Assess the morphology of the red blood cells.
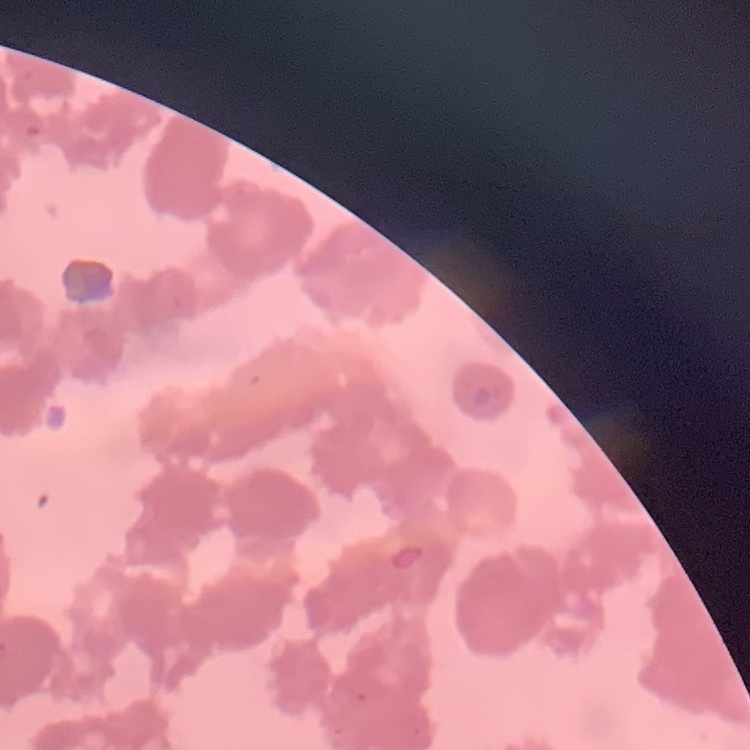

Rouleaux formation.

Thin blood film. Field's or Giemsa stain. Square crop of a larger photomicrograph.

__What you should do__.
Beginning with the line that contains "Rouleaux formation.", return every line through the end of the data above, exactly as written.

__Response__.
Rouleaux formation.

Thin blood film. Field's or Giemsa stain. Square crop of a larger photomicrograph.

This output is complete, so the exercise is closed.